Fino al 2014, la Crimea e la parte occupata del Donbass assieme costituivano almeno il 14 per cento del PIL ucraino. L’annessione, illegittima, da parte della Russia della Crimea aveva già portato a un importante risvolto energetico a favore della Russia.

L’Ucraina è stata privata della maggior parte dei suoi impianti di estrazione (18 giacimenti di gas nel Mar Nero, il costo approssimativo dei quali è stimato a oltre 50 miliardi di dollari, basandosi sui prezzi prima del 2014.

Nel 2012 l’Ucraina aveva progettato un consorzio (ExxonMobil – Esso, Royal Dutch Shell, la rumena OMV Petrom e l’ucraina Nadra Ukrainy) per lo sfruttamento del giacimento, tra i più grandi di Europa, di gas nel Mar Nero.

Nel 2013 l’Ucraina aveva chiuso un accordo con l’Italia – Eni e la francese EDF per le ricerche di petrolio e gas nel Mar Nero Occidentale.
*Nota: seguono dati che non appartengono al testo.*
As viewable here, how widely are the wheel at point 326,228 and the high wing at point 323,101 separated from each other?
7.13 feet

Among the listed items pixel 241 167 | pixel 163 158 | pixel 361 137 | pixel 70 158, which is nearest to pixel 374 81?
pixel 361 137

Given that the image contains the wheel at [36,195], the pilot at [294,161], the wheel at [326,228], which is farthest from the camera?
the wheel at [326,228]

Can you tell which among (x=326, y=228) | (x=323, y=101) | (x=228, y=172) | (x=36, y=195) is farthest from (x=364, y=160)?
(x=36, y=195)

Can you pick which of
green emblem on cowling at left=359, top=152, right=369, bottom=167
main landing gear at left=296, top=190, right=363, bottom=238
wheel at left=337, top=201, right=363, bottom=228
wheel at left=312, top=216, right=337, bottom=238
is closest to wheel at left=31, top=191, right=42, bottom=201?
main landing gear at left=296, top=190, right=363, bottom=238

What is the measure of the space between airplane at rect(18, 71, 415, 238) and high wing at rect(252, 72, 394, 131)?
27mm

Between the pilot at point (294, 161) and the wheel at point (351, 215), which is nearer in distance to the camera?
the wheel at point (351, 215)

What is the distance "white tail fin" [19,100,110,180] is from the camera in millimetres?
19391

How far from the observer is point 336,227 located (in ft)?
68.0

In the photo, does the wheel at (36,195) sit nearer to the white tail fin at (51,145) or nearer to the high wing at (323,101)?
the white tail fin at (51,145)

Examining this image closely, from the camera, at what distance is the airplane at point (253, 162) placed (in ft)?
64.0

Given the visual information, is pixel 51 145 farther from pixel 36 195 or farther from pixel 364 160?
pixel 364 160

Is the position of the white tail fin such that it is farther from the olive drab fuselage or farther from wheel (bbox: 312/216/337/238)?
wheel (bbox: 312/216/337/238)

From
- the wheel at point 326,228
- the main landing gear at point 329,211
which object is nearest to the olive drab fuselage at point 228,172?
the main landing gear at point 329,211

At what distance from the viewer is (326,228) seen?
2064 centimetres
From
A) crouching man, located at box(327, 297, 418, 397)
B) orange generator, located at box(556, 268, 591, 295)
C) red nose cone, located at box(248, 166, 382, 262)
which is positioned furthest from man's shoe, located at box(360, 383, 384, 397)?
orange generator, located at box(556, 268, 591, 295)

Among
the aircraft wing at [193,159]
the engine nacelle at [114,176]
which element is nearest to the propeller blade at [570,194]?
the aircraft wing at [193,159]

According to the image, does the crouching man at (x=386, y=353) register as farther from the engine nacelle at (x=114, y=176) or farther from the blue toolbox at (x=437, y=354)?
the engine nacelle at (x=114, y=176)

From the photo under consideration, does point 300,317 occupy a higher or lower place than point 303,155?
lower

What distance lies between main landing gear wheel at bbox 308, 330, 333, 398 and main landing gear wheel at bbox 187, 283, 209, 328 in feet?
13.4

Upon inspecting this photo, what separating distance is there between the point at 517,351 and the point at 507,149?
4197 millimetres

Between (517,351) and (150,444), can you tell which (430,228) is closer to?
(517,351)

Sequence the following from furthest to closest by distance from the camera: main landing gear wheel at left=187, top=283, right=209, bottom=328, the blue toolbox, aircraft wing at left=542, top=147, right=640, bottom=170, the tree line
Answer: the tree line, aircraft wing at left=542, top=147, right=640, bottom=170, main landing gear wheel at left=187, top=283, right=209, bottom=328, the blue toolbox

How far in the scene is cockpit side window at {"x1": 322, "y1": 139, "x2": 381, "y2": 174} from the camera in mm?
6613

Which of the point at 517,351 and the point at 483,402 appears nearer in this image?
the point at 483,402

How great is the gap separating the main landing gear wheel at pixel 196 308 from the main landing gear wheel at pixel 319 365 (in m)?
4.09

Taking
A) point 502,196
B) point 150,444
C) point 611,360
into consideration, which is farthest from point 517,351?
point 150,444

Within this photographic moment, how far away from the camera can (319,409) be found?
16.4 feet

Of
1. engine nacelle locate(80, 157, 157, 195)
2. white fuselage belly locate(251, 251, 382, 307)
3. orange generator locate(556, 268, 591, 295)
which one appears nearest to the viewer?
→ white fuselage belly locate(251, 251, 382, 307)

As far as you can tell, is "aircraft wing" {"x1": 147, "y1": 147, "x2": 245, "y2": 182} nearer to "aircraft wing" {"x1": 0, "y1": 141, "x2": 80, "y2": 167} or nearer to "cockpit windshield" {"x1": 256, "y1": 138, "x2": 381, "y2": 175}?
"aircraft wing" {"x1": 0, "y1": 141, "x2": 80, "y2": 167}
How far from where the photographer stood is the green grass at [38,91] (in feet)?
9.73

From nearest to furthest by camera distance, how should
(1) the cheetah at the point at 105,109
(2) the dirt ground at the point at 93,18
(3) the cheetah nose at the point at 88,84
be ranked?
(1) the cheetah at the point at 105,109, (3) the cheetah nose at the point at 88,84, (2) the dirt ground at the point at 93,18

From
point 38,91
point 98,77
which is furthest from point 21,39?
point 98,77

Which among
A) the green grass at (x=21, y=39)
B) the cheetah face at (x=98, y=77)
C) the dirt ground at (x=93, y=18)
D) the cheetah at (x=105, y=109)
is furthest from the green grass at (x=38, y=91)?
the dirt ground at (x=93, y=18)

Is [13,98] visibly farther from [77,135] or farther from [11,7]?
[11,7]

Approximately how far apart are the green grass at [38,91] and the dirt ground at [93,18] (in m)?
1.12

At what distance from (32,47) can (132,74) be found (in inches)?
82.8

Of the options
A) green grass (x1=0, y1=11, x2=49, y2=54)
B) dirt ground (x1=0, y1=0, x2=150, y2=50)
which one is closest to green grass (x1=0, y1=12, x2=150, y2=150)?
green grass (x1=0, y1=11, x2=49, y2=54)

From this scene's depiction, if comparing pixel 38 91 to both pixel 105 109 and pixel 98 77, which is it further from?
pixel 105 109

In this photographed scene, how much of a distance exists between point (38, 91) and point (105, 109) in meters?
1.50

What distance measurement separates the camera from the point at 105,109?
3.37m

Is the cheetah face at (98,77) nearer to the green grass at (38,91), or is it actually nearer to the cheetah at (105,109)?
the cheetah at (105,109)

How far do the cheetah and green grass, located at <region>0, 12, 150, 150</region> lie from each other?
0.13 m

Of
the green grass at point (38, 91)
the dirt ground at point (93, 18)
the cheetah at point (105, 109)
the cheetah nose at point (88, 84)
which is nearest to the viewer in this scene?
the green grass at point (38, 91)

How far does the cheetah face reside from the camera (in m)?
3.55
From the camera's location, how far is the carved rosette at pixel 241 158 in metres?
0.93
A causa del conflitto tutto ciò non ha raggiunto nessun obiettivo prefissato.

Il controllo del Mar Nero è in sostanza quindi un elemento centrale anche per il possesso dei giacimenti nelle relative acque e zone limitrofe.

L’etimologia del nome Donbass è: bacino del carbone del Donetsk. L’area è stata uno degli epicentri minerari del mondo, con centinaia di estrazioni attive e inattive, una catastrofe ecologica a rallentatore, in grado di contaminare acqua e suolo, sulla quale la guerra ha riacceso i riflettori e che rischia di avvelenare ancora di più.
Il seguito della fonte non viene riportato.